Parvovirus B19 infects 1 to 5% of pregnant women, generally with normal pregnancy outcomes. During epidemics, the rate of infection is higher. Major congenital anomalies among offspring of infected mothers are rare, as the virus does not appear to be a significant teratogen. However, parvovirus B19 infection may cause significant fetal damage, and in rare cases, brain anomalies and neurodevelopmental insults, especially if infection occurs in the first 20 weeks of pregnancy.

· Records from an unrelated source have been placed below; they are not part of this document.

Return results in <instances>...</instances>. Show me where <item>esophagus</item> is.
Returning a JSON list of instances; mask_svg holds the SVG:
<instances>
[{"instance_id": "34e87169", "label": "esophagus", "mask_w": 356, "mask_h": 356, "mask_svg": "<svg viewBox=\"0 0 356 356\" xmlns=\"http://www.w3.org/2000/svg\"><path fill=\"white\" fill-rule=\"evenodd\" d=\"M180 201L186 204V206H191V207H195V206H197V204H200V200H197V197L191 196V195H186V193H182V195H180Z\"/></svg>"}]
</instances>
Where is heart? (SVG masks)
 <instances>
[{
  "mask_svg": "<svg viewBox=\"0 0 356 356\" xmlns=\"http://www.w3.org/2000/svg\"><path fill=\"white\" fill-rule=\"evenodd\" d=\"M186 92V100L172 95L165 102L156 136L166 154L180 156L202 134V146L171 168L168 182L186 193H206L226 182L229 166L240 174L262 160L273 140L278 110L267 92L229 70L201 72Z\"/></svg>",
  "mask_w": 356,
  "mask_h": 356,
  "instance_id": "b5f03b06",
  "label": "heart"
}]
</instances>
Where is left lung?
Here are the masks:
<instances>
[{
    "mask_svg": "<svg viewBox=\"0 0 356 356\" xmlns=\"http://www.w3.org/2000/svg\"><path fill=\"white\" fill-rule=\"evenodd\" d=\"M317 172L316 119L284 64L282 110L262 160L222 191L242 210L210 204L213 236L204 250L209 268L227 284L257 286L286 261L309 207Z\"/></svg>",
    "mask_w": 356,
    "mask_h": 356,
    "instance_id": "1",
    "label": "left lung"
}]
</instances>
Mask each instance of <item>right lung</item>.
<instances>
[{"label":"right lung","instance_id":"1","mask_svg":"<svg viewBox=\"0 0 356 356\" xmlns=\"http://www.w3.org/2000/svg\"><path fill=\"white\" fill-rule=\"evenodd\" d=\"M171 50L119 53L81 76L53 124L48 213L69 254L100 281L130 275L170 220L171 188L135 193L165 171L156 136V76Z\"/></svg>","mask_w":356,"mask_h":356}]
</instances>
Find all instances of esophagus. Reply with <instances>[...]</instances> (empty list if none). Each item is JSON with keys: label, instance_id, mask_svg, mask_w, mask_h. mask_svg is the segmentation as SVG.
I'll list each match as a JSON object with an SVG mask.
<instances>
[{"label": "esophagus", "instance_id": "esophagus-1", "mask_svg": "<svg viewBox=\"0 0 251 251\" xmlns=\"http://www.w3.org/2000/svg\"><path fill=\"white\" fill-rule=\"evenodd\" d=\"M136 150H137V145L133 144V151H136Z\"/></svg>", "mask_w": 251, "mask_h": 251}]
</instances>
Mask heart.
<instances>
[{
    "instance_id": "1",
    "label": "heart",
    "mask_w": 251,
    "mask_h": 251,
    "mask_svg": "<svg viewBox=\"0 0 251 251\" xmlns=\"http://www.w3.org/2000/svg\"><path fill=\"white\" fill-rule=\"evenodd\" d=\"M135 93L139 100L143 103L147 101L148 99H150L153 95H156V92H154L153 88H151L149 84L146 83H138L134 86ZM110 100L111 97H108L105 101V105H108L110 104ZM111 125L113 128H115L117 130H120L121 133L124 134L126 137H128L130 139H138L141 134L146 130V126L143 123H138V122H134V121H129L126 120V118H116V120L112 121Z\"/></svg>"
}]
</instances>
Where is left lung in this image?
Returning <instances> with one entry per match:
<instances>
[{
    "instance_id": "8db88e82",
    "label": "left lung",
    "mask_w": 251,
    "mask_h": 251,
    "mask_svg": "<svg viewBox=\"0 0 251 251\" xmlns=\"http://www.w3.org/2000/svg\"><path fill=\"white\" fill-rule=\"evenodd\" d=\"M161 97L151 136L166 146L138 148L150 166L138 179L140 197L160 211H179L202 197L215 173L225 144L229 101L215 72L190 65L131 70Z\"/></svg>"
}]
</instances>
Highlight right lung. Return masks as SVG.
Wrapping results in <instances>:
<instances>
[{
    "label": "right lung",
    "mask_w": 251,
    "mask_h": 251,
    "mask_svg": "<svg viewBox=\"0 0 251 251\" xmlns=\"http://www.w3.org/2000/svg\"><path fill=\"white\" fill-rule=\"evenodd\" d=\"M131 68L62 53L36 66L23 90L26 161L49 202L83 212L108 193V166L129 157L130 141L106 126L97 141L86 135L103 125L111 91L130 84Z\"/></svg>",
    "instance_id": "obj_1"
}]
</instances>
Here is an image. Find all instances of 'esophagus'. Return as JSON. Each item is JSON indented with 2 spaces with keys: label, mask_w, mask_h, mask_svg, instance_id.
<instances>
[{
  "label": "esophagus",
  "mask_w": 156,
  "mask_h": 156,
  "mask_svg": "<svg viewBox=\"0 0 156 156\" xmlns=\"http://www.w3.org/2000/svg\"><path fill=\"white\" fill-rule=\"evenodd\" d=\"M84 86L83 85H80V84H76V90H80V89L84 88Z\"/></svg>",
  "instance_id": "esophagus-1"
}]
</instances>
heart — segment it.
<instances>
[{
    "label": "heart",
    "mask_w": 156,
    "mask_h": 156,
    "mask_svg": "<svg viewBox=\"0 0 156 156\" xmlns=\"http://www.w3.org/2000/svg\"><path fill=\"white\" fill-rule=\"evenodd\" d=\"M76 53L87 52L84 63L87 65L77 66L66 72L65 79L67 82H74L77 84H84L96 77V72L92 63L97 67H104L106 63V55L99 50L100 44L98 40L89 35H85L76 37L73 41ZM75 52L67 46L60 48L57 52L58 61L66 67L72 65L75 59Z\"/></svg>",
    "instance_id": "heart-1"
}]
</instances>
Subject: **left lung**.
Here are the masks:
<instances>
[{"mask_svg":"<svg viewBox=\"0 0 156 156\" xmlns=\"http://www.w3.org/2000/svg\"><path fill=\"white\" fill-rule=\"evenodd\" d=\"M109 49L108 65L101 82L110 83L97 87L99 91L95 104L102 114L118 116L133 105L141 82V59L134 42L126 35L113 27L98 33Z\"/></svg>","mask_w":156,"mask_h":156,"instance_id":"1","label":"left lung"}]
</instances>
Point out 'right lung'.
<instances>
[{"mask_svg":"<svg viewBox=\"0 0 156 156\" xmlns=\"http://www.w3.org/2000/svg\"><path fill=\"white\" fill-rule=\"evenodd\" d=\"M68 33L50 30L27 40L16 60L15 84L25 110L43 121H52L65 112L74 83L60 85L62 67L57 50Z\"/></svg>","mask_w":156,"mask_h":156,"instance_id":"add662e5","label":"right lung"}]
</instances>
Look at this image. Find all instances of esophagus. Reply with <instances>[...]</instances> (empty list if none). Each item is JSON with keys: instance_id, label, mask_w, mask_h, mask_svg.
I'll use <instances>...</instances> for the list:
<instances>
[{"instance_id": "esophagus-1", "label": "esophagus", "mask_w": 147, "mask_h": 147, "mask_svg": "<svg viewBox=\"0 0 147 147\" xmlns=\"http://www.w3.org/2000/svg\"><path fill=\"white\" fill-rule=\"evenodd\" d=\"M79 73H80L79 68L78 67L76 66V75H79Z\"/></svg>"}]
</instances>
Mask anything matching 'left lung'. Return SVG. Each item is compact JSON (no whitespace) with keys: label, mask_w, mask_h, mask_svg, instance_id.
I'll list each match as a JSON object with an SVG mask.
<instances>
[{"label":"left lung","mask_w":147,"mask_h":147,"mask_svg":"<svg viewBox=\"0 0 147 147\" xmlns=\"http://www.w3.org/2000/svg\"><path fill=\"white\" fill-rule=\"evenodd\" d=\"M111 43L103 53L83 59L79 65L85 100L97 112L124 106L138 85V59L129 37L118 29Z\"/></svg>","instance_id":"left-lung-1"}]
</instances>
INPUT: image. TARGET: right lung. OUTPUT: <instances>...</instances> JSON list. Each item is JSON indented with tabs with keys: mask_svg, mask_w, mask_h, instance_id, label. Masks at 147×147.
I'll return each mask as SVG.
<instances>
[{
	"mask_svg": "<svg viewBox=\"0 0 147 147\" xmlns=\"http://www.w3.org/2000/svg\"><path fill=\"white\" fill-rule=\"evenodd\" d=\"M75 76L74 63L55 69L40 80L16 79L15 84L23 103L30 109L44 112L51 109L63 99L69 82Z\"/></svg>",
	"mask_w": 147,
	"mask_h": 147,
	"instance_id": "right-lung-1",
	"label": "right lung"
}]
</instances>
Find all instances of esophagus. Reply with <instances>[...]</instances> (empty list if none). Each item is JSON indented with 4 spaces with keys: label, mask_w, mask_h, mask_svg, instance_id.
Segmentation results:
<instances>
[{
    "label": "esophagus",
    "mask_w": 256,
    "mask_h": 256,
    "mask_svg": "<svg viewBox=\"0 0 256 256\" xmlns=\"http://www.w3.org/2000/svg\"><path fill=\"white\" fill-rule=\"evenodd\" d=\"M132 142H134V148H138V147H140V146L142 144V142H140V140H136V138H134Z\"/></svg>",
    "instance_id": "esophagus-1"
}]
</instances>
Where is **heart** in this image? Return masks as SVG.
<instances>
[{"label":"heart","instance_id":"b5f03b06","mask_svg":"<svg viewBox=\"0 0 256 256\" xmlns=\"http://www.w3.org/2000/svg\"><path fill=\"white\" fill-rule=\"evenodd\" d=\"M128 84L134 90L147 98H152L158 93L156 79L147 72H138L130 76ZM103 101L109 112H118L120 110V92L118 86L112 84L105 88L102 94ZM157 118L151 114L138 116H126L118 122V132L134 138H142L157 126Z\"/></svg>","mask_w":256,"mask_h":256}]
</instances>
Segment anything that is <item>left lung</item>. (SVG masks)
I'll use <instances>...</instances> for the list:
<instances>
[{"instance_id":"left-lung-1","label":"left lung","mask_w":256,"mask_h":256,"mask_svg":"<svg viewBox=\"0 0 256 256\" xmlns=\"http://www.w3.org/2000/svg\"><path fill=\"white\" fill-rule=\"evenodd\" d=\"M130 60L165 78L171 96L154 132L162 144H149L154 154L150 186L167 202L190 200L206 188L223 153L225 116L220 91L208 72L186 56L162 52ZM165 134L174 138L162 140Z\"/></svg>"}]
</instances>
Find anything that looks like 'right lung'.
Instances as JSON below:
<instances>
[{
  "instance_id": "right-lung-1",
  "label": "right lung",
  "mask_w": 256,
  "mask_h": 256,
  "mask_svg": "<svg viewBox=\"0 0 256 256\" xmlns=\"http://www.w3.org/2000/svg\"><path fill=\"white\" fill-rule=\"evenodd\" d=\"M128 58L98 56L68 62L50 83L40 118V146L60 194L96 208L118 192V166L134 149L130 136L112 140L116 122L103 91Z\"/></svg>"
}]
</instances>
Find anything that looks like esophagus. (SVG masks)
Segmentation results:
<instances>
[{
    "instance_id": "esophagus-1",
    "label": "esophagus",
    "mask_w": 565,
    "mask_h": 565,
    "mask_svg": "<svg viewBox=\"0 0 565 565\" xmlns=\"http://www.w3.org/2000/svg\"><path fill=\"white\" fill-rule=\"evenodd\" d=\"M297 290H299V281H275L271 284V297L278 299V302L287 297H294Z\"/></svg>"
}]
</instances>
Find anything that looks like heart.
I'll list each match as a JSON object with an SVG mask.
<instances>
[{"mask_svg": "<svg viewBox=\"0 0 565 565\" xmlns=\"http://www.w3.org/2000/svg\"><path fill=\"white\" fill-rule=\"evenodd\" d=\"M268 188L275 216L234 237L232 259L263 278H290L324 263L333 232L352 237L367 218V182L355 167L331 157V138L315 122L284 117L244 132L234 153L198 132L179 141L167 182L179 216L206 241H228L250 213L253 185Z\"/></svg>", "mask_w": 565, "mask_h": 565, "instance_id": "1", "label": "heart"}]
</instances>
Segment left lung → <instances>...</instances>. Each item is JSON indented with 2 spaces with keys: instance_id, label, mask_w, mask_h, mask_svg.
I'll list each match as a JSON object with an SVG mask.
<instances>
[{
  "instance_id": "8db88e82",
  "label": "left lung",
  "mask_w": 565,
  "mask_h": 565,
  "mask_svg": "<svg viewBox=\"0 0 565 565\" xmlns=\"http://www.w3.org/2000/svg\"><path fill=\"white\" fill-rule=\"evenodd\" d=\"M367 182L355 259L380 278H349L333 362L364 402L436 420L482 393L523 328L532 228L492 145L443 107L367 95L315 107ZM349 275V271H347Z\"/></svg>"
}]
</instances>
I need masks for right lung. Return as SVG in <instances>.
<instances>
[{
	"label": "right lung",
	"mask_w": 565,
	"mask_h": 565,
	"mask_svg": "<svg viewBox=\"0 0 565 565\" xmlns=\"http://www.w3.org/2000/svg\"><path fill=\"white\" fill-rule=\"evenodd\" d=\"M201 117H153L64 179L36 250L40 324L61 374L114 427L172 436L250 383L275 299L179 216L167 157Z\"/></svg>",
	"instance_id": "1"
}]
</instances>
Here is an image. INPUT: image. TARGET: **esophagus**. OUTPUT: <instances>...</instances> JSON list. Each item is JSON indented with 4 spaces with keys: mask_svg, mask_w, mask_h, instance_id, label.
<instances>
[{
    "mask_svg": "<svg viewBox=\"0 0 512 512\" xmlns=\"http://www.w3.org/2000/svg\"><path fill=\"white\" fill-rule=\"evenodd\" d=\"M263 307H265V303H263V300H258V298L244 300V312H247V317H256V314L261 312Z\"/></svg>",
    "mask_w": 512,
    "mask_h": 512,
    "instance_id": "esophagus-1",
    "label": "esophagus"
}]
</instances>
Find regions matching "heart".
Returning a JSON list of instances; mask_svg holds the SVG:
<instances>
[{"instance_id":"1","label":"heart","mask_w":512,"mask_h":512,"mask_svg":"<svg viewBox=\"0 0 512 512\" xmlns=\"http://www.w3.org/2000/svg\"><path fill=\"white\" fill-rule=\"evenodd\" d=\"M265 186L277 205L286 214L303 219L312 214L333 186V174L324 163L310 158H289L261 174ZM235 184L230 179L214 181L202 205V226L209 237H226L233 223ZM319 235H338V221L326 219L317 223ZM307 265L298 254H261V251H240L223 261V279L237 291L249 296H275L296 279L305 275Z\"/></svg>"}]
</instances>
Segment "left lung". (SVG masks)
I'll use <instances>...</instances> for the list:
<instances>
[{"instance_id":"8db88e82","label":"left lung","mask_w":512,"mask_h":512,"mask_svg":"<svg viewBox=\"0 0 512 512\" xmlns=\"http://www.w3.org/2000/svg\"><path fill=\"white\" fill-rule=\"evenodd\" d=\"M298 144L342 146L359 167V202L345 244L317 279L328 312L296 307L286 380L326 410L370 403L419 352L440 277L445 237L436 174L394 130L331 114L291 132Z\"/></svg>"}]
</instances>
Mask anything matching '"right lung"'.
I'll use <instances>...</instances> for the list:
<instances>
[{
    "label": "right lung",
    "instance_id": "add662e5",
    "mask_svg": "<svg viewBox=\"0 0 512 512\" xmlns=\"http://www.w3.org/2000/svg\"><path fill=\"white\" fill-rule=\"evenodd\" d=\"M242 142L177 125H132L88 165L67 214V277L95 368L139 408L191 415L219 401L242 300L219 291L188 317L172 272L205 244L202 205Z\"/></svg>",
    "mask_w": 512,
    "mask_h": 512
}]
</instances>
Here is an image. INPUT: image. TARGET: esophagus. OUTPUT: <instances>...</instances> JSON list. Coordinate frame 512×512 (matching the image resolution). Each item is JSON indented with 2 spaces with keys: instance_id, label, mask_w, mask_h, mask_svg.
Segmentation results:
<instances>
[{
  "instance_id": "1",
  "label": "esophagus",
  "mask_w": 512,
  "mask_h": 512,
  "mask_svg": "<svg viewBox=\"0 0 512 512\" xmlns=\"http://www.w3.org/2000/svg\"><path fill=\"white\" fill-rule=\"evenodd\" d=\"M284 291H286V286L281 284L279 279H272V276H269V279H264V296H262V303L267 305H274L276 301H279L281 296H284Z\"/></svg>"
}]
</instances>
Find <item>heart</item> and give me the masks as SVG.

Parvovirus B19 is also an important cause of fetal loss, especially in the second half of pregnancy when spontaneous fetal loss from other causes is relatively rare. Parvovirus B19 infection may affect many fetal organs and can cause severe anemia, following fetal erythroid progenitor cells infection and apoptosis, especially in fetuses, that have shortened half-life of erythrocytes. Severe anemia may cause high output cardiac failure and nonimmune hydrops fetalis. In addition, parvovirus B19 may directly infect myocardial cells and produce myocarditis that further aggravates the cardiac failure. Intrauterine fetal transfusion is commonly used for the treatment of severe fetal anemia with survival rates of 75 to 90% and significant reduction of fetal morbidity. Only 66 cases were evaluated neurodevelopmentally, of which 10 (16%) had slight or severe neurodevelopmental problems. Because parvovirus B19 infection can cause severe fetal morbidity and mortality, it should be part of the routine work-up of pregnant women who have been exposed to the virus or of pregnancies with suspected fetal hydrops. Assessment for maternal infection during pregnancy is especially important during epidemics, when sero-conversion rates are high. Birth Defects Research 109:311-323, 2017. © 2017 Wiley Periodicals, Inc.

摘要

细小病毒 B19 感染 1%至 5%的孕妇,通常不会对妊娠结局造成影响。在流行期间,感染率会更高。感染母亲的后代中出现重大先天畸形的情况较为少见,因为该病毒似乎不是重要的致畸原。然而,细小病毒 B19 感染可能会导致胎儿严重受损,在极少数情况下,还可能出现脑部异常和神经发育损伤,尤其是感染发生在妊娠前 20 周时。细小病毒 B19 也是胎儿丢失的重要原因,尤其是在妊娠后半期,此时其他原因导致的自发性胎儿丢失相对较少。细小病毒 B19 感染可能会影响许多胎儿器官,并可能导致严重贫血,这是由于胎儿红系祖细胞感染和凋亡导致红细胞半衰期缩短所致。严重贫血可能导致高输出量心力衰竭和非免疫性胎儿水肿。此外,细小病毒 B19 可能直接感染心肌细胞,产生心肌炎,从而进一步加重心力衰竭。宫内胎儿输血通常用于治疗严重胎儿贫血,生存率为 75%至 90%,并且显著降低了胎儿发病率。仅对 66 例进行了神经发育评估,其中 10 例(16%)存在轻度或重度神经发育问题。由于细小病毒 B19 感染可能导致严重的胎儿发病率和死亡率,因此应将其作为接触过该病毒的孕妇或疑似胎儿水肿的妊娠的常规检查内容。在流行期间,血清转化率较高,因此尤其应在妊娠期间评估母体感染情况。出生缺陷研究 109:311-323, 2017。© 2017 Wiley Periodicals, Inc.